3 Learnings from Building a Weekend App with AI
This past long weekend (thanks, Easter break) I dug into an idea I had knocking around. I read Hacker News religiously and the lengthy comments sections can be as insightful as the articles they reference.
However, the most interesting stories on Hacker News often have too many comments to digest. So I thought, why not build an AI app that summarises them for me?
Enter HN Summary. You can view a video demo on twitter or Linkedin.

The project started of as a rough vibe-coded throwaway app using Cursor. But after using the scrappy version of the product I realised that I actually enjoyed reading the summaries it generated. Maybe I could use this daily?
To build something I could rely on I had to go beyond "vibe coding". I had to work on secure APIs, cron jobs, caching, databases, user authentication and experiments with a variety of third party APIs.

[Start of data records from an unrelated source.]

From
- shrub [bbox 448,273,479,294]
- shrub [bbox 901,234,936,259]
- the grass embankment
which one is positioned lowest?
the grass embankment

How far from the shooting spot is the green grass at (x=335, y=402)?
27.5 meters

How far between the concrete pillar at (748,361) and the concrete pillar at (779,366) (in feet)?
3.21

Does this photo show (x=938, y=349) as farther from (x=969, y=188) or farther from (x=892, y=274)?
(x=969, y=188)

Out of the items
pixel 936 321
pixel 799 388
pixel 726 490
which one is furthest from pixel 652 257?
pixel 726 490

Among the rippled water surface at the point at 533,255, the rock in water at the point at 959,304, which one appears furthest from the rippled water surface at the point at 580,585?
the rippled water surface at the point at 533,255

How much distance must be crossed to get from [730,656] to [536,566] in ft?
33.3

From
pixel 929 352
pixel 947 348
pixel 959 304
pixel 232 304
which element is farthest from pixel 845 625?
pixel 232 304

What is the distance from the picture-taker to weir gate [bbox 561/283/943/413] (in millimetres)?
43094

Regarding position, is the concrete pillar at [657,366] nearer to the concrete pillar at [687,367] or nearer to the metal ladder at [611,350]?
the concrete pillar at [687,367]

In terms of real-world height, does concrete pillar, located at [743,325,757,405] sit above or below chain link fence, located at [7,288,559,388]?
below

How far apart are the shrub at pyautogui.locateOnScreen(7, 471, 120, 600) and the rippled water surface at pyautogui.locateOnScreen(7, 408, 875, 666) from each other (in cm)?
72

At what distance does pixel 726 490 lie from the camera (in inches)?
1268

Platforms like Lovable and Replit take care of all the backend plumbing so there's an option to skip the grunt work here. For this project though, I wanted to learn while building and I especially wanted to test the latest large language models given what people are saying about AI replacing software engineers.
What did I learn?
- Vibe coding is great for prototypes but terrible for large long-term projects. If you keep building larger projects with AI doing all the work, you can end up with a large, buggy, unsecure, codebase that you don't understand. This makes it harder to iterate on projects and fix issues in the future.

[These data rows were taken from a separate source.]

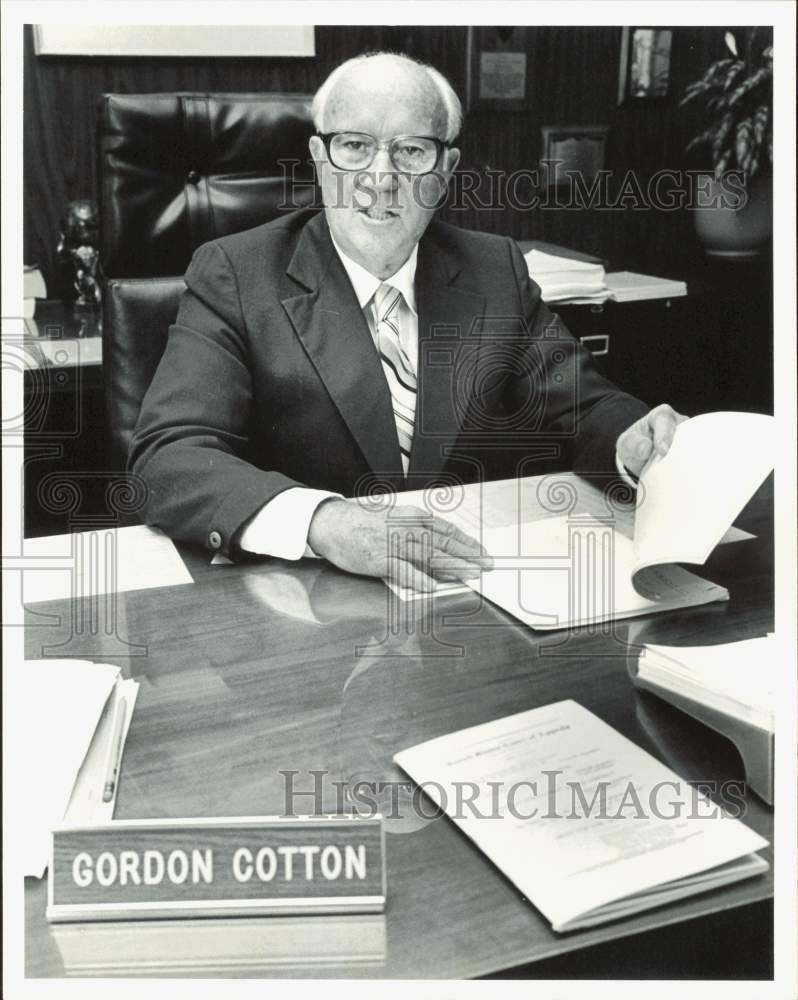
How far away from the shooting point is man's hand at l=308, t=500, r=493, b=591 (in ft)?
2.88

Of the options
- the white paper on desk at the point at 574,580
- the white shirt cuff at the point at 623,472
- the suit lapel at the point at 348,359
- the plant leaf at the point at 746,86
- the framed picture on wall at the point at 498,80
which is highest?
the framed picture on wall at the point at 498,80

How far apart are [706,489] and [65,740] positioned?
1.91 feet

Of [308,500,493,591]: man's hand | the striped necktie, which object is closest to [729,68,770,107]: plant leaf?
the striped necktie

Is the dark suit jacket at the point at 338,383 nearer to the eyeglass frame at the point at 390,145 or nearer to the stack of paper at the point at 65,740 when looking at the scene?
the eyeglass frame at the point at 390,145

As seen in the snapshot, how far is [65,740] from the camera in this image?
2.14 ft

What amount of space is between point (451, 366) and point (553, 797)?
645 mm

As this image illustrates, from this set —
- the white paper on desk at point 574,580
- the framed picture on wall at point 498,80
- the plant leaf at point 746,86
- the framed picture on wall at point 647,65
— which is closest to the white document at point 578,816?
the white paper on desk at point 574,580

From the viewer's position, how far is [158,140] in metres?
1.20

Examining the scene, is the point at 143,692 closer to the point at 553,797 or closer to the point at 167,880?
the point at 167,880

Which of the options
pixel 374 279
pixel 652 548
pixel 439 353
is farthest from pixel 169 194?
pixel 652 548

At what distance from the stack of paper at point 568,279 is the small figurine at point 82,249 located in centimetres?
75

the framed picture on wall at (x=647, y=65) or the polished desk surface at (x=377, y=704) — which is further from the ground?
the framed picture on wall at (x=647, y=65)

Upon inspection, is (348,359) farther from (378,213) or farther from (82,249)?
(82,249)

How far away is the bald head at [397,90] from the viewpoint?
1.04m
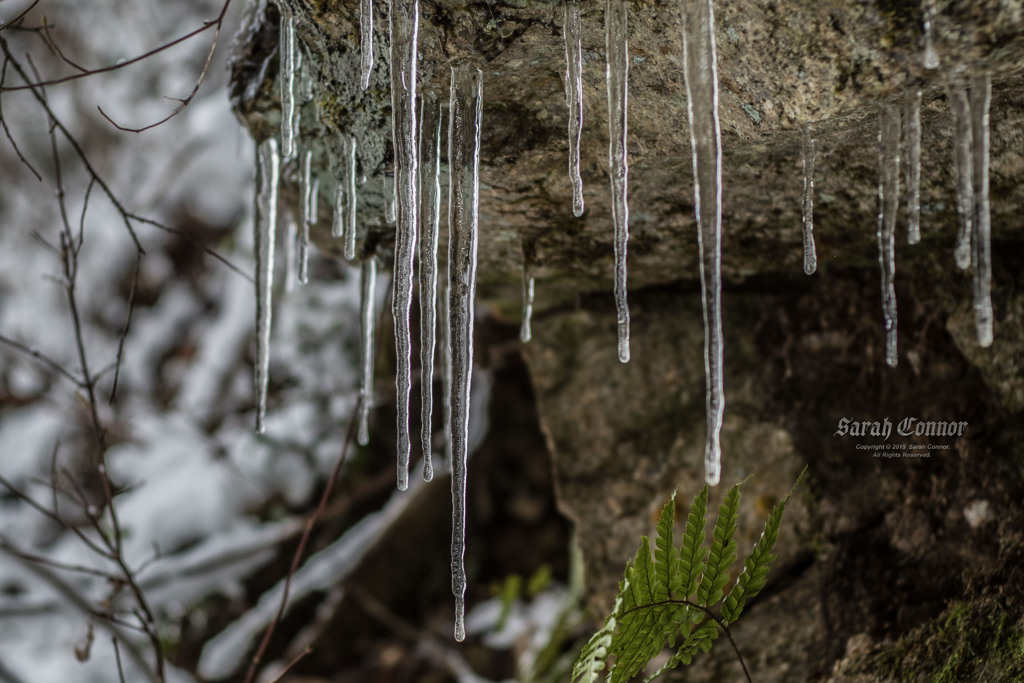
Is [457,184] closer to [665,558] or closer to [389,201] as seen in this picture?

- Software engineers won't be replaced so soon. Yes, there's lots of hype about AI taking over jobs in software engineering, and some credible voices are saying that within 12 months AI might be writing all of the code. Even though I recognise my limited credibility here given I'm not a AI researcher, I'm confident this isn't happening within a year or even 3 years. Just speak to anyone who's building mission-critical software in a bank, healthcare setting, or some other high-stakes environment. They don't trust AI code generation systems yet and rightly so (see point 3). Even if AI does eventually write all the code, we will still need people that bring systems thinking, nuanced architectural decisions, and context-aware choices that you can't blindly delegate to a large language model.
- Hallucinations are still an issue! I used Sonnet 3.7 and Gemini 2.5 in Cursor to help me build the app but even these state-of-the-art models kept making things up. They even went as far as reading files they shouldn't have had access to, and at times edited my codebase in areas that were outside the scope of the instructions I provided. I'm sure this will get better as new models are developed, but I'm surprised that after all the billions of dollars in investment in training LLMs, hallucinations are still an issue.
Building the app was still fun and I've made it public for now to see what people think. It's more sophisticated compared the first app I built with the help of AI. Maybe I'll keep using it personally or sunset it if I find something better. For now, its free to use with limited credits. Check it out at https://www.hnsummary.ai/.
The tech stack I used was: React 19, Tailwind CSS for styling, Supabase for data storage and user authentication, and deployment on Vercel. I'm also using the Hacker News public API, and large language models from OpenAI and Google.